— start of LISTED RECORDS —

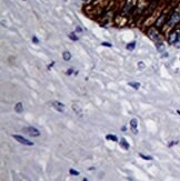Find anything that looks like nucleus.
I'll return each mask as SVG.
<instances>
[{
	"label": "nucleus",
	"mask_w": 180,
	"mask_h": 181,
	"mask_svg": "<svg viewBox=\"0 0 180 181\" xmlns=\"http://www.w3.org/2000/svg\"><path fill=\"white\" fill-rule=\"evenodd\" d=\"M179 22H180V7H176L174 10H171L169 12L167 22L162 27L164 31H166V29L169 31L172 30L174 28H176V26L179 25Z\"/></svg>",
	"instance_id": "nucleus-1"
},
{
	"label": "nucleus",
	"mask_w": 180,
	"mask_h": 181,
	"mask_svg": "<svg viewBox=\"0 0 180 181\" xmlns=\"http://www.w3.org/2000/svg\"><path fill=\"white\" fill-rule=\"evenodd\" d=\"M147 35H148V37H149L151 40H154L155 42L161 41V36H160V32L157 27H151V28H149L148 31H147Z\"/></svg>",
	"instance_id": "nucleus-2"
},
{
	"label": "nucleus",
	"mask_w": 180,
	"mask_h": 181,
	"mask_svg": "<svg viewBox=\"0 0 180 181\" xmlns=\"http://www.w3.org/2000/svg\"><path fill=\"white\" fill-rule=\"evenodd\" d=\"M179 29L177 28H174L172 30L169 31L168 33V37H167V40H168V43L169 45H175L177 42V39H178V36H179Z\"/></svg>",
	"instance_id": "nucleus-3"
},
{
	"label": "nucleus",
	"mask_w": 180,
	"mask_h": 181,
	"mask_svg": "<svg viewBox=\"0 0 180 181\" xmlns=\"http://www.w3.org/2000/svg\"><path fill=\"white\" fill-rule=\"evenodd\" d=\"M12 138H14L15 140L18 141L19 143H21V145H26V146H34V142H32V141H29L28 139L24 138L22 136H19V135H14Z\"/></svg>",
	"instance_id": "nucleus-4"
},
{
	"label": "nucleus",
	"mask_w": 180,
	"mask_h": 181,
	"mask_svg": "<svg viewBox=\"0 0 180 181\" xmlns=\"http://www.w3.org/2000/svg\"><path fill=\"white\" fill-rule=\"evenodd\" d=\"M26 131L28 132V135H30L31 137H39L40 136V131L35 128V127H28Z\"/></svg>",
	"instance_id": "nucleus-5"
},
{
	"label": "nucleus",
	"mask_w": 180,
	"mask_h": 181,
	"mask_svg": "<svg viewBox=\"0 0 180 181\" xmlns=\"http://www.w3.org/2000/svg\"><path fill=\"white\" fill-rule=\"evenodd\" d=\"M52 107L55 108L57 111H59V112H64L65 111V105L64 103H61V102H59V101H54L52 102Z\"/></svg>",
	"instance_id": "nucleus-6"
},
{
	"label": "nucleus",
	"mask_w": 180,
	"mask_h": 181,
	"mask_svg": "<svg viewBox=\"0 0 180 181\" xmlns=\"http://www.w3.org/2000/svg\"><path fill=\"white\" fill-rule=\"evenodd\" d=\"M72 110L75 111L76 115H78L79 117H82V110H81L80 106H78L77 103H74V105H72Z\"/></svg>",
	"instance_id": "nucleus-7"
},
{
	"label": "nucleus",
	"mask_w": 180,
	"mask_h": 181,
	"mask_svg": "<svg viewBox=\"0 0 180 181\" xmlns=\"http://www.w3.org/2000/svg\"><path fill=\"white\" fill-rule=\"evenodd\" d=\"M156 48L159 52H165V43L162 41H157L156 42Z\"/></svg>",
	"instance_id": "nucleus-8"
},
{
	"label": "nucleus",
	"mask_w": 180,
	"mask_h": 181,
	"mask_svg": "<svg viewBox=\"0 0 180 181\" xmlns=\"http://www.w3.org/2000/svg\"><path fill=\"white\" fill-rule=\"evenodd\" d=\"M137 126H138V121H137V119H131V120H130V127L132 128V130H134V133H138V130H137Z\"/></svg>",
	"instance_id": "nucleus-9"
},
{
	"label": "nucleus",
	"mask_w": 180,
	"mask_h": 181,
	"mask_svg": "<svg viewBox=\"0 0 180 181\" xmlns=\"http://www.w3.org/2000/svg\"><path fill=\"white\" fill-rule=\"evenodd\" d=\"M15 111L16 112H18V113L24 112V105H22L21 102H18V103L15 106Z\"/></svg>",
	"instance_id": "nucleus-10"
},
{
	"label": "nucleus",
	"mask_w": 180,
	"mask_h": 181,
	"mask_svg": "<svg viewBox=\"0 0 180 181\" xmlns=\"http://www.w3.org/2000/svg\"><path fill=\"white\" fill-rule=\"evenodd\" d=\"M120 147H121V148H124L125 150H128V149H129V143L126 141L125 138H122L121 141H120Z\"/></svg>",
	"instance_id": "nucleus-11"
},
{
	"label": "nucleus",
	"mask_w": 180,
	"mask_h": 181,
	"mask_svg": "<svg viewBox=\"0 0 180 181\" xmlns=\"http://www.w3.org/2000/svg\"><path fill=\"white\" fill-rule=\"evenodd\" d=\"M62 58H64V60L65 61H69L71 59V53H70L69 51H65L64 53H62Z\"/></svg>",
	"instance_id": "nucleus-12"
},
{
	"label": "nucleus",
	"mask_w": 180,
	"mask_h": 181,
	"mask_svg": "<svg viewBox=\"0 0 180 181\" xmlns=\"http://www.w3.org/2000/svg\"><path fill=\"white\" fill-rule=\"evenodd\" d=\"M128 85L130 86V87H132L134 89H136V90H138L140 88V83L139 82H135V81H131V82H129Z\"/></svg>",
	"instance_id": "nucleus-13"
},
{
	"label": "nucleus",
	"mask_w": 180,
	"mask_h": 181,
	"mask_svg": "<svg viewBox=\"0 0 180 181\" xmlns=\"http://www.w3.org/2000/svg\"><path fill=\"white\" fill-rule=\"evenodd\" d=\"M135 48H136V41H131L130 43L127 45V49L128 50H134Z\"/></svg>",
	"instance_id": "nucleus-14"
},
{
	"label": "nucleus",
	"mask_w": 180,
	"mask_h": 181,
	"mask_svg": "<svg viewBox=\"0 0 180 181\" xmlns=\"http://www.w3.org/2000/svg\"><path fill=\"white\" fill-rule=\"evenodd\" d=\"M106 139H107V140H111V141H118V138H117V136H115V135H108V136L106 137Z\"/></svg>",
	"instance_id": "nucleus-15"
},
{
	"label": "nucleus",
	"mask_w": 180,
	"mask_h": 181,
	"mask_svg": "<svg viewBox=\"0 0 180 181\" xmlns=\"http://www.w3.org/2000/svg\"><path fill=\"white\" fill-rule=\"evenodd\" d=\"M69 38L72 41H77V40H78V37L76 36L75 32H70V33H69Z\"/></svg>",
	"instance_id": "nucleus-16"
},
{
	"label": "nucleus",
	"mask_w": 180,
	"mask_h": 181,
	"mask_svg": "<svg viewBox=\"0 0 180 181\" xmlns=\"http://www.w3.org/2000/svg\"><path fill=\"white\" fill-rule=\"evenodd\" d=\"M139 157H141V158H142V159H145V160H152V157L145 156L144 153H139Z\"/></svg>",
	"instance_id": "nucleus-17"
},
{
	"label": "nucleus",
	"mask_w": 180,
	"mask_h": 181,
	"mask_svg": "<svg viewBox=\"0 0 180 181\" xmlns=\"http://www.w3.org/2000/svg\"><path fill=\"white\" fill-rule=\"evenodd\" d=\"M69 173L70 175H72V176H79V171H76V170H74V169H70Z\"/></svg>",
	"instance_id": "nucleus-18"
},
{
	"label": "nucleus",
	"mask_w": 180,
	"mask_h": 181,
	"mask_svg": "<svg viewBox=\"0 0 180 181\" xmlns=\"http://www.w3.org/2000/svg\"><path fill=\"white\" fill-rule=\"evenodd\" d=\"M175 46L177 48H180V31H179V36H178V39H177V42L175 43Z\"/></svg>",
	"instance_id": "nucleus-19"
},
{
	"label": "nucleus",
	"mask_w": 180,
	"mask_h": 181,
	"mask_svg": "<svg viewBox=\"0 0 180 181\" xmlns=\"http://www.w3.org/2000/svg\"><path fill=\"white\" fill-rule=\"evenodd\" d=\"M32 41H34V42H35V43H39V40H38V39H37V37H35V36H34V37H32Z\"/></svg>",
	"instance_id": "nucleus-20"
},
{
	"label": "nucleus",
	"mask_w": 180,
	"mask_h": 181,
	"mask_svg": "<svg viewBox=\"0 0 180 181\" xmlns=\"http://www.w3.org/2000/svg\"><path fill=\"white\" fill-rule=\"evenodd\" d=\"M102 46H105V47H111L109 42H102Z\"/></svg>",
	"instance_id": "nucleus-21"
},
{
	"label": "nucleus",
	"mask_w": 180,
	"mask_h": 181,
	"mask_svg": "<svg viewBox=\"0 0 180 181\" xmlns=\"http://www.w3.org/2000/svg\"><path fill=\"white\" fill-rule=\"evenodd\" d=\"M138 66H139L140 69H144V68H145V65H144L142 62H140V63H139V65H138Z\"/></svg>",
	"instance_id": "nucleus-22"
},
{
	"label": "nucleus",
	"mask_w": 180,
	"mask_h": 181,
	"mask_svg": "<svg viewBox=\"0 0 180 181\" xmlns=\"http://www.w3.org/2000/svg\"><path fill=\"white\" fill-rule=\"evenodd\" d=\"M72 70H74V69H68V71H67V75H71V73H72Z\"/></svg>",
	"instance_id": "nucleus-23"
},
{
	"label": "nucleus",
	"mask_w": 180,
	"mask_h": 181,
	"mask_svg": "<svg viewBox=\"0 0 180 181\" xmlns=\"http://www.w3.org/2000/svg\"><path fill=\"white\" fill-rule=\"evenodd\" d=\"M82 2H89V0H81Z\"/></svg>",
	"instance_id": "nucleus-24"
},
{
	"label": "nucleus",
	"mask_w": 180,
	"mask_h": 181,
	"mask_svg": "<svg viewBox=\"0 0 180 181\" xmlns=\"http://www.w3.org/2000/svg\"><path fill=\"white\" fill-rule=\"evenodd\" d=\"M177 112H178V113H179V116H180V111H179V110H178V111H177Z\"/></svg>",
	"instance_id": "nucleus-25"
},
{
	"label": "nucleus",
	"mask_w": 180,
	"mask_h": 181,
	"mask_svg": "<svg viewBox=\"0 0 180 181\" xmlns=\"http://www.w3.org/2000/svg\"><path fill=\"white\" fill-rule=\"evenodd\" d=\"M62 1H67V0H62Z\"/></svg>",
	"instance_id": "nucleus-26"
},
{
	"label": "nucleus",
	"mask_w": 180,
	"mask_h": 181,
	"mask_svg": "<svg viewBox=\"0 0 180 181\" xmlns=\"http://www.w3.org/2000/svg\"><path fill=\"white\" fill-rule=\"evenodd\" d=\"M24 1H26V0H24Z\"/></svg>",
	"instance_id": "nucleus-27"
}]
</instances>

— end of LISTED RECORDS —

■ **GIVEN EXERCISE**
Extract the portion of the data that runs from its start through the line containing "35H148V37H149L151 40H154L155 42L161", both ends included, and reproduce those lines exactly. Omit the pictures from your answer.

■ **SOLUTION FOR THIS TASK**
Find anything that looks like nucleus.
I'll return each mask as SVG.
<instances>
[{
	"label": "nucleus",
	"mask_w": 180,
	"mask_h": 181,
	"mask_svg": "<svg viewBox=\"0 0 180 181\" xmlns=\"http://www.w3.org/2000/svg\"><path fill=\"white\" fill-rule=\"evenodd\" d=\"M179 22H180V7H176L174 10H171L169 12L167 22L162 27L164 31H166V29L169 31L172 30L174 28H176V26L179 25Z\"/></svg>",
	"instance_id": "nucleus-1"
},
{
	"label": "nucleus",
	"mask_w": 180,
	"mask_h": 181,
	"mask_svg": "<svg viewBox=\"0 0 180 181\" xmlns=\"http://www.w3.org/2000/svg\"><path fill=\"white\" fill-rule=\"evenodd\" d=\"M147 35H148V37H149L151 40H154L155 42L161 41V36H160V32L157 27H151V28H149L148 31H147Z\"/></svg>",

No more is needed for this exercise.